水木しげるロード②
梨楽庵

水木しげるロードが一躍全国区となったのは、平成22年(2010年)NHK朝の連続テレビ小説「ゲゲゲの女房」がきっかけでした。「ゲゲゲの女房」は水木しげるさんの妻、武良布枝(むらぬのえ)さんが著した自伝エッセイを原作として制作されました。
いきものがかりの主題歌“ありがとう”の大ヒットと相まって、大人気の朝ドラとなり、「水木しげるロード」には観光客が押し寄せるようになったのです。
何と平成22年度の境港市への観光客の入り込み数は370万人を突破し、前年度の157万人を大幅に超えたのです。この年の4月に米子空港は知名度アップをねらって愛称化され、“米子鬼太郎空港”と呼ばれるようになりました。
令和2年度はコロナ感染症が全国的に広まり、境港市の観光客も激減しましたが、コロナ感染症が5類となり、再び、観光客が押し寄せています。
梨楽庵のある湯梨浜町は、鳥取県のほぼ真ん中にあるのですが、水木しげるロードのある境港市は鳥取県の西の端にあり、車で出かけるにも時間がかかるので、15年ほど前に一度訪れただけでした。
しかし、鳥取県を紹介するためには、足を運んで取材する必要があるので、令和6年のお盆前の平日に出かけました。
午前9時に梨楽庵を出て、境港駅近くの駐車場に到着したのは午前10時30分でした。やはり1時間半はかかるのです。平日で、時間的にもまだ早かったので観光客は少なかったです。
さて、いざ、出発!境港駅前の水木しげるさんのブロンズ像を皮切りに、リニューアルオープンした「水木しげる記念館」までの、およそ800mの商店街をゆっくりと見学しました。

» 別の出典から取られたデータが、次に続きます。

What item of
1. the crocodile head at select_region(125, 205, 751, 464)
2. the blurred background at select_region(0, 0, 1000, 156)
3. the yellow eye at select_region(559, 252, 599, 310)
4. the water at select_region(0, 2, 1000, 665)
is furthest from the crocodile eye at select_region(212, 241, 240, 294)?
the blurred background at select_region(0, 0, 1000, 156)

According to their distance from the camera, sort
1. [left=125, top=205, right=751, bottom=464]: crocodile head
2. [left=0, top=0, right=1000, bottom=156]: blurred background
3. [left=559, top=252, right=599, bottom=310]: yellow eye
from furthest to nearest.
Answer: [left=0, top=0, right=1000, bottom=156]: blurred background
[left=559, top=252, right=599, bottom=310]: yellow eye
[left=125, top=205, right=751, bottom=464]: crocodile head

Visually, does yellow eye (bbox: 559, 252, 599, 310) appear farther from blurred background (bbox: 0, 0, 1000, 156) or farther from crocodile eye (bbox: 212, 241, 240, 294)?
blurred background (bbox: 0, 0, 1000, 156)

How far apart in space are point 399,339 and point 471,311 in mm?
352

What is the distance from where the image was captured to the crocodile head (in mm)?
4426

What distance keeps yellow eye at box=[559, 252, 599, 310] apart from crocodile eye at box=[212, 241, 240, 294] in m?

水木しげるロードの車道の両側には、個性豊かなお店が並んでいました。まるで趣向を凝らした「鬼太郎グッズ展示会」のようでした。鬼太郎ファンならお土産に何を買おうか迷ってしまうに違いありません。
水木しげる記念館を見学し、境港駅前に戻ったのは正午頃でした。記念館を出たころから観光客の数も増えていました。
道行く人々を眺めると、ほぼ100%が家族連れでした。鬼太郎漫画に影響された大人たちと、妖怪キャラに魅せられた子どもたちが、家族の思い出づくりの場所として水木しげるロードを選ぶのは必然なのかもしれません。水木しげるさんが生み出した、誰もが親しみを感じる妖怪キャラには、人を引き付ける絶大な魅力があるのです。

平日の午前11時頃の様子です。ゆっくりと見学できました

鬼太郎と目玉おやじが出迎えてくれました

ねずみ男は、なぜか寝そべっていました

水木しげる先生ご夫妻です。素晴らしい笑顔です

妖怪のお箸やさんです。記念にお箸を買いました

昭和の雰囲気が感じられる「かき氷」のお店です

水木しげるロードの終点です。ここから折り返します
二度目の訪問で私が最も印象に残ったのは、“水木しげる記念館”でした。特に、水木シアターで見た短編映画「娘に語るお父さんの戦記」では、戦争の悲惨さと不合理さが見事に表現されていて、改めて平和の大切さを痛感しました。
そして、戦争の渦に巻き込まれながらも、出征先の現地の住民たちと国籍や民族を超えた交流を深めた水木さんの人間性に尊敬の念を抱きました。わずか9分の上映時間でしたが、日本の歴史を学び始める小学校6年生以上の子どもたちには是非とも視聴してほしい映画でした。

リニューアルした「水木しげる記念館」

記念館の中の写真撮影スポットです
境港にはコロナ前から大型のクルーズ船も来航し、山陰地方のインバウンドの拠点となっています。令和6年8月3日には、境港と韓国の「東海(トンヘ)」を結ぶ定期貨客船が再開しました。
「水木しげるロード」は、鳥取県のいち観光地から今や中国地方で最も集客力のある人気観光地へと躍進しています。23体でスタートした妖怪ブロンズ像は、現在は177体に増えています。もうすぐお盆です。水木しげるロードは、きっと多くの帰省客や観光客で賑わうことでしょう。